## What needs to be done
With every picture left out, restate the listing below exactly as written.

## Source data

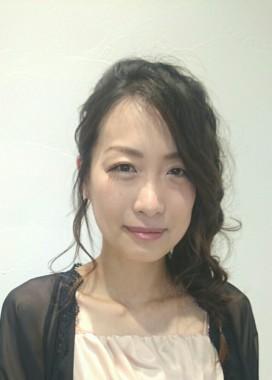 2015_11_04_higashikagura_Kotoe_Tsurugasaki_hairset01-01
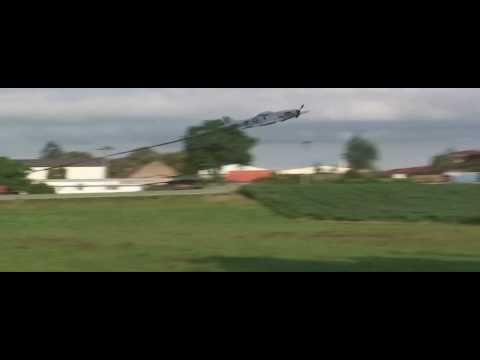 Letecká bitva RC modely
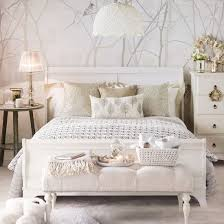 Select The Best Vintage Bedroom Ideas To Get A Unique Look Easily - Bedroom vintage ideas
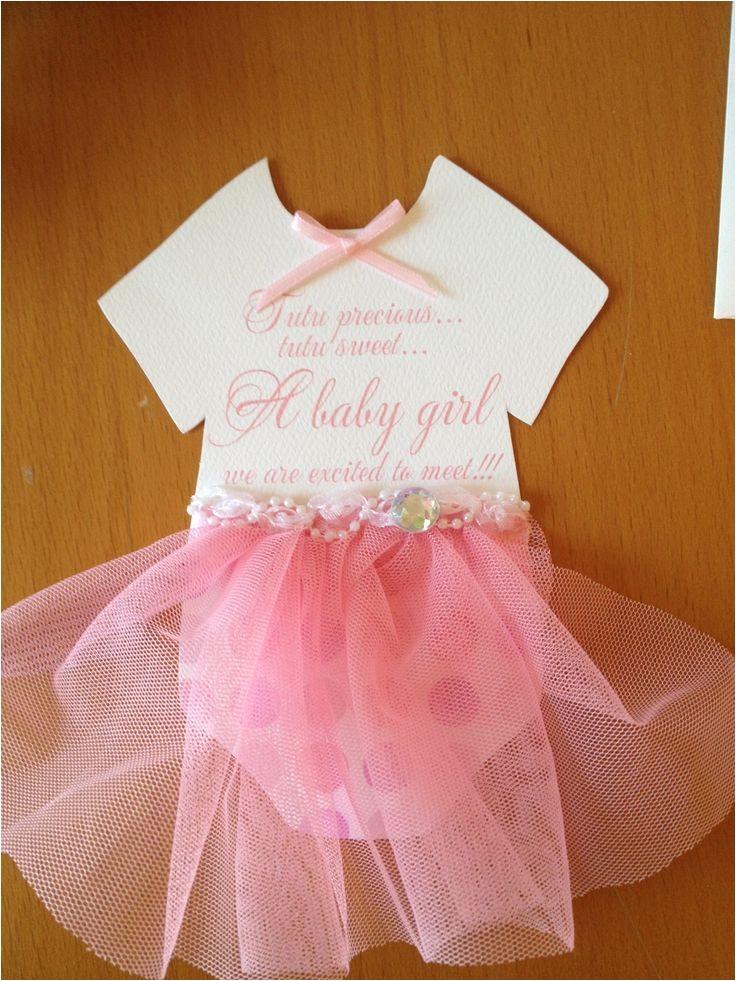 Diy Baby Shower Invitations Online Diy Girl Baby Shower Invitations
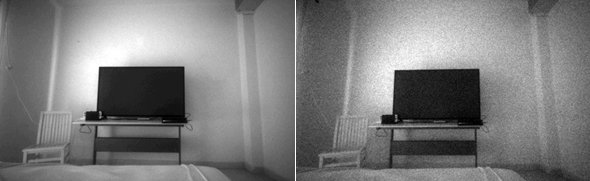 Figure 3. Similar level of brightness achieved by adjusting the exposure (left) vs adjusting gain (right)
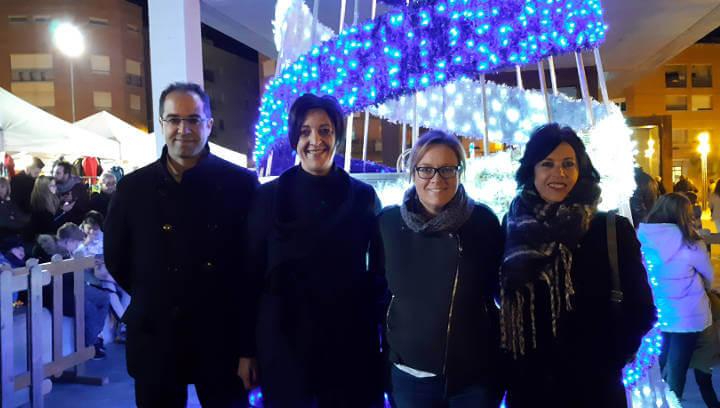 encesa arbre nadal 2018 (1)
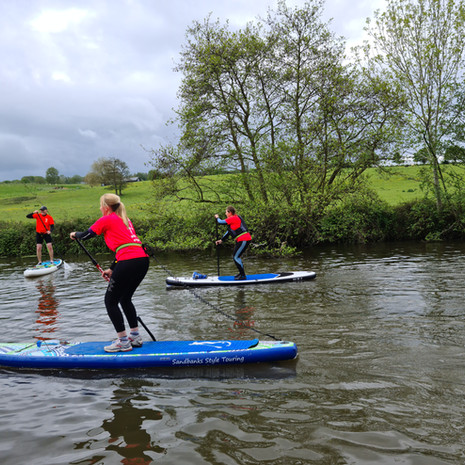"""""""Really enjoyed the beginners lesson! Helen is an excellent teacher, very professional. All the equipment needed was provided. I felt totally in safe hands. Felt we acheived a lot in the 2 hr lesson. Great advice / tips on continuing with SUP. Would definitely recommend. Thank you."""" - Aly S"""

## Result for this exercise
 2015_11_04_higashikagura_Kotoe_Tsurugasaki_hairset01-01
 Letecká bitva RC modely
 Select The Best Vintage Bedroom Ideas To Get A Unique Look Easily - Bedroom vintage ideas
 Diy Baby Shower Invitations Online Diy Girl Baby Shower Invitations
 Figure 3. Similar level of brightness achieved by adjusting the exposure (left) vs adjusting gain (right)
 encesa arbre nadal 2018 (1)
"""""""Really enjoyed the beginners lesson! Helen is an excellent teacher, very professional. All the equipment needed was provided. I felt totally in safe hands. Felt we acheived a lot in the 2 hr lesson. Great advice / tips on continuing with SUP. Would definitely recommend. Thank you."""" - Aly S"""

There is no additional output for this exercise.